**** Exercise material

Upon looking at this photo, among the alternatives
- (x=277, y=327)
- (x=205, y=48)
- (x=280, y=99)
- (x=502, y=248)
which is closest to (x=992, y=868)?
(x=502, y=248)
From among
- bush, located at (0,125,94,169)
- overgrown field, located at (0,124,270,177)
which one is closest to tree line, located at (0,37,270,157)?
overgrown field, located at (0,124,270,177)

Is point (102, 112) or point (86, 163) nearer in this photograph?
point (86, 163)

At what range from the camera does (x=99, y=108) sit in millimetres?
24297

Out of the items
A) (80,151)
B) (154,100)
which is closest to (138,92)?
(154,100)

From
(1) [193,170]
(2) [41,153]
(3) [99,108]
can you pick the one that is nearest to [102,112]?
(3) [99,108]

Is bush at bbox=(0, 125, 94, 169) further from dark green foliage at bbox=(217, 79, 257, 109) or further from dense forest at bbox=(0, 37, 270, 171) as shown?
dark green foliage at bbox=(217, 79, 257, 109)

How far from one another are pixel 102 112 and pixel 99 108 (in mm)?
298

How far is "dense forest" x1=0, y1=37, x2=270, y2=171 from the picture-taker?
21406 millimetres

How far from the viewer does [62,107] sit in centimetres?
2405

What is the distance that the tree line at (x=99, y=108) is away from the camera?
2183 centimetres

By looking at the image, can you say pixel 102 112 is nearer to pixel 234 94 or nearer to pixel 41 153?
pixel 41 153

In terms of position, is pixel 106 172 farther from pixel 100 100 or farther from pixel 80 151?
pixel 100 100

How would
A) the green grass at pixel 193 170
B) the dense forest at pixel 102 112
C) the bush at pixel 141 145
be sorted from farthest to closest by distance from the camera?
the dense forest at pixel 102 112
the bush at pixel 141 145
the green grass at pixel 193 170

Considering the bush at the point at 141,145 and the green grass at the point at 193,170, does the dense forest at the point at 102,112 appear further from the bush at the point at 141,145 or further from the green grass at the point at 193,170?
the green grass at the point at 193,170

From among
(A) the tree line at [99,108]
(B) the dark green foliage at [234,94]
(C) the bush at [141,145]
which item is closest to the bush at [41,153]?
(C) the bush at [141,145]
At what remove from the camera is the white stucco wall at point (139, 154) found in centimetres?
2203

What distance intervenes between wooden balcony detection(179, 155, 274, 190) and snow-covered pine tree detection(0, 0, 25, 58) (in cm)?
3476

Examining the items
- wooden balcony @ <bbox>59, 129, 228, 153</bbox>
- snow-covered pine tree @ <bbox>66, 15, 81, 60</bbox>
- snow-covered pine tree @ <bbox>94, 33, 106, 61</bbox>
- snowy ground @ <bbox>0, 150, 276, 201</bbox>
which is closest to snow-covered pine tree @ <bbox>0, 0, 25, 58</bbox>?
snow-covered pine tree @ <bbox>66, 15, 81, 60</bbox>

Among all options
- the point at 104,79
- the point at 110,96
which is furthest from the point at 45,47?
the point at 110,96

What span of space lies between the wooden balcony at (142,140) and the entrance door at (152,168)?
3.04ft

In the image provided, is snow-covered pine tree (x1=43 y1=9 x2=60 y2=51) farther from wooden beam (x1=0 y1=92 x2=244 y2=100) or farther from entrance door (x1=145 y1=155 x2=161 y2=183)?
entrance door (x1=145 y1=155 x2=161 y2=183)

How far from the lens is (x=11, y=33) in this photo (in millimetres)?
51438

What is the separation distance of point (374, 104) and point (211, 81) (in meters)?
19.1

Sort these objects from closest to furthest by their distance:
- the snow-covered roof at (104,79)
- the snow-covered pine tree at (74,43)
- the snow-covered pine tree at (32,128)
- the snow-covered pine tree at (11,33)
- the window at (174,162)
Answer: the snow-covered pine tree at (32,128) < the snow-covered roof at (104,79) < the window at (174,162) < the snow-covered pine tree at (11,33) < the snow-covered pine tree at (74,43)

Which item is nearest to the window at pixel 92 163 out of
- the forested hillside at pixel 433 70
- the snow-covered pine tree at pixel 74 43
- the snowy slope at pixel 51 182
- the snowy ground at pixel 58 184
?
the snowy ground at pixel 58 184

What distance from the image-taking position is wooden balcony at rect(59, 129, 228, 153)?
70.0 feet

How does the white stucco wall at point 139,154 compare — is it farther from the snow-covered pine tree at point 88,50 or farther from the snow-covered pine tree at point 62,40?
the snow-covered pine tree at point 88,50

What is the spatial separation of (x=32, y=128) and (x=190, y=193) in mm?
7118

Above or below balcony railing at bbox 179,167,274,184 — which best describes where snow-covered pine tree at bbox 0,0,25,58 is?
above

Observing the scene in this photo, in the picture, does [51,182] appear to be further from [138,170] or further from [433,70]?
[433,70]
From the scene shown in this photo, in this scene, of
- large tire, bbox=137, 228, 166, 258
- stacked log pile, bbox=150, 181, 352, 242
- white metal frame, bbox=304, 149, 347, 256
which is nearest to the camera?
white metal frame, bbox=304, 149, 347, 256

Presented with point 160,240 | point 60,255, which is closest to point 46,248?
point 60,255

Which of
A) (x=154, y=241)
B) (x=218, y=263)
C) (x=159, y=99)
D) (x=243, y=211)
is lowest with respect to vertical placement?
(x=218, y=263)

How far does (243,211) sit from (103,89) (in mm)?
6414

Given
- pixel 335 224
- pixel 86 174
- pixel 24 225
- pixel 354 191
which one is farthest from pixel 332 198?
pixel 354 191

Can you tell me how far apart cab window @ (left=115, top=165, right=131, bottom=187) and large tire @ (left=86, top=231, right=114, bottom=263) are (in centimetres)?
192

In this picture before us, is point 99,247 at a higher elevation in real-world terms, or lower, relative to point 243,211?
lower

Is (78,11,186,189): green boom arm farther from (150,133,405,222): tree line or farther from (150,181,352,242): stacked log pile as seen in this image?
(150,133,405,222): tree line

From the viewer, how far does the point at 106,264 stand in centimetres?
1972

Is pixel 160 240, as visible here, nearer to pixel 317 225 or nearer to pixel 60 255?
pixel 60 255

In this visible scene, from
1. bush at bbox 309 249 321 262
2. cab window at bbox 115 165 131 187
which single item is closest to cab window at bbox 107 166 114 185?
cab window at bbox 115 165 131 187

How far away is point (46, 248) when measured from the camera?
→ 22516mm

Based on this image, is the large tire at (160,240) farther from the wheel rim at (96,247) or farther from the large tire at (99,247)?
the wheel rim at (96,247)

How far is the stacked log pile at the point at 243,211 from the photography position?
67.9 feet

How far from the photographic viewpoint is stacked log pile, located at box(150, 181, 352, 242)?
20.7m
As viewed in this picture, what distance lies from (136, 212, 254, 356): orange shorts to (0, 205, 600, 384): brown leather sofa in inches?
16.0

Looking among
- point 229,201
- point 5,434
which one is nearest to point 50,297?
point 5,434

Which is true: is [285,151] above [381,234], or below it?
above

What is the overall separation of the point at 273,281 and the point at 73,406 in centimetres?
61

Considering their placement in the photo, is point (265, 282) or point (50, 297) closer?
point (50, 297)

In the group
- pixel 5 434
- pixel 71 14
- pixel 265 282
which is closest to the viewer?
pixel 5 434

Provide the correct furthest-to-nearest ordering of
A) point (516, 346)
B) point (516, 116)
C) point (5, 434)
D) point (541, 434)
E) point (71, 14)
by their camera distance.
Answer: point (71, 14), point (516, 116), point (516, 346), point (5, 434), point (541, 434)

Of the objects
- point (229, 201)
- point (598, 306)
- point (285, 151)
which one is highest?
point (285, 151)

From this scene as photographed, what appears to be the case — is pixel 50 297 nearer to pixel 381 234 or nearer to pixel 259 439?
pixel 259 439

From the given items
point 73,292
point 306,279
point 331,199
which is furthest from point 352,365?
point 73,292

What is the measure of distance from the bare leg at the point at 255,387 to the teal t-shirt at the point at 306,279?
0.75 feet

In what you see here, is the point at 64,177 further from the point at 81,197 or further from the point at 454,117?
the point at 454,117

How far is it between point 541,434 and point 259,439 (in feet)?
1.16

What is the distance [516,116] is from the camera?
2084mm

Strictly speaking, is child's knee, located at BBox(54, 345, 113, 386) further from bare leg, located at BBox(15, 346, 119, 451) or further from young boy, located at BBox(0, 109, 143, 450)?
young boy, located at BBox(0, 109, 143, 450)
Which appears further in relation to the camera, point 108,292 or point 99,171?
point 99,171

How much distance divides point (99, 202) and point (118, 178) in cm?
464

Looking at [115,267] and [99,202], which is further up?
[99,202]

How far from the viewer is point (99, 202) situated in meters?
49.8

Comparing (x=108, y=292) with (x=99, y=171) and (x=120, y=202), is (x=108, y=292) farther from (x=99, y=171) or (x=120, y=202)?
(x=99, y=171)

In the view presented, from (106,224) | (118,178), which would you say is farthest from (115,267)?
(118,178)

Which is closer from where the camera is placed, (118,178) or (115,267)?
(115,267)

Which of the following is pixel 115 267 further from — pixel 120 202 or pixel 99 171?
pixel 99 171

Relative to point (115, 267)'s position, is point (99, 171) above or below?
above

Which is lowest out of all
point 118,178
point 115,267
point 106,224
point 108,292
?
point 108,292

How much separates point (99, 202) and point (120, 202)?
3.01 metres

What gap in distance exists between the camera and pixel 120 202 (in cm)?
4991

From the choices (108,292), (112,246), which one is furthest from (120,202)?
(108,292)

********

What to produce
Could you rewrite the items from the line with "from the picture-taker?" up to and including the line with "2183 centimetres", putting "observer" in place of "camera" and leaving everything else unchanged?

Full solution
How far is "dense forest" x1=0, y1=37, x2=270, y2=171 from the picture-taker?
21406 millimetres

How far from the viewer does [62,107] sit in centimetres?
2405

What is the distance that the tree line at (x=99, y=108) is away from the observer?
2183 centimetres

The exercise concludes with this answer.